Work to be completed: Please restate all of the records word for word, setting the pictures aside.

Collected data entries:
··········

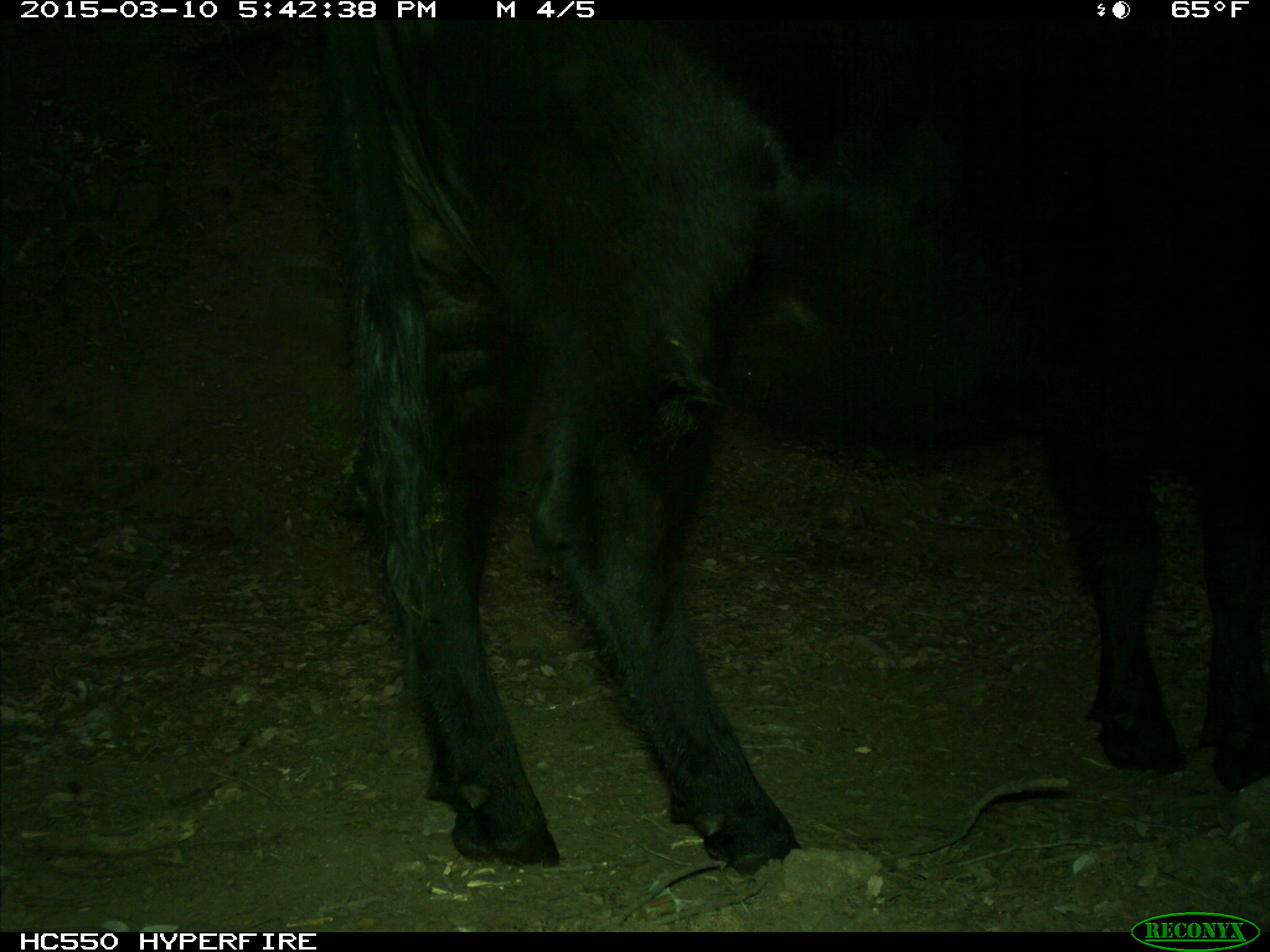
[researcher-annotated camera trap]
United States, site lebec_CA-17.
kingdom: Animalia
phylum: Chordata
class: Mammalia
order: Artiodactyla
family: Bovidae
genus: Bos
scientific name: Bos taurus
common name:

··········

Result for this exercise:
[researcher-annotated camera trap]
United States, site lebec_CA-17.
kingdom: Animalia
phylum: Chordata
class: Mammalia
order: Artiodactyla
family: Bovidae
genus: Bos
scientific name: Bos taurus
common name:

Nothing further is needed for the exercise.